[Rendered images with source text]
= = =

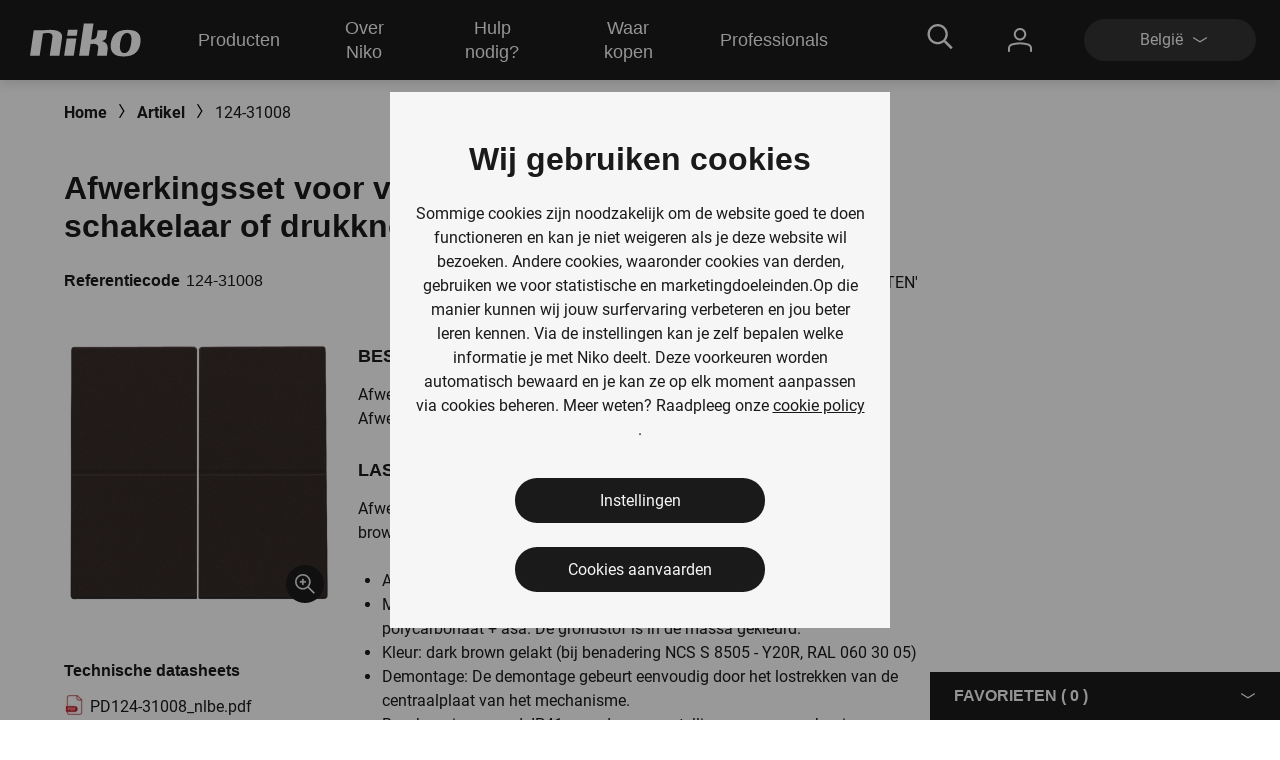

--- FILE ---
content_type: text/plain; charset=utf-8
request_url: https://www.niko.eu/rb_bf77069apg?type=js3&sn=v_4_srv_19_sn_551B4A33392F5C05CC9B2A95615B5CF9_perc_100000_ol_0_mul_1_app-3A574560c32f424419_1&svrid=19&flavor=post&vi=NMHFRMVWCJHNQUCBMUARPBMEPVMTTUAH-0&modifiedSince=1765174665600&bp=3&app=574560c32f424419&crc=1759707283&en=jrukhlif&end=1
body_size: -578
content:
OK(OA)|name=ruxitagentjs|featureHash=ICA7NVfqrux|version=|buildNumber=10327251022105625|lastModification=1765174665600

= = =

What you have to do
Above are the records; reproduce them exactly and leave out the pictures.

Response to the exercise
--- FILE ---
content_type: text/plain; charset=utf-8
request_url: https://www.niko.eu/rb_bf77069apg?type=js3&sn=v_4_srv_19_sn_551B4A33392F5C05CC9B2A95615B5CF9_perc_100000_ol_0_mul_1_app-3A574560c32f424419_1&svrid=19&flavor=post&vi=NMHFRMVWCJHNQUCBMUARPBMEPVMTTUAH-0&modifiedSince=1765174665600&bp=3&app=574560c32f424419&crc=1759707283&en=jrukhlif&end=1
body_size: -578
content:
OK(OA)|name=ruxitagentjs|featureHash=ICA7NVfqrux|version=|buildNumber=10327251022105625|lastModification=1765174665600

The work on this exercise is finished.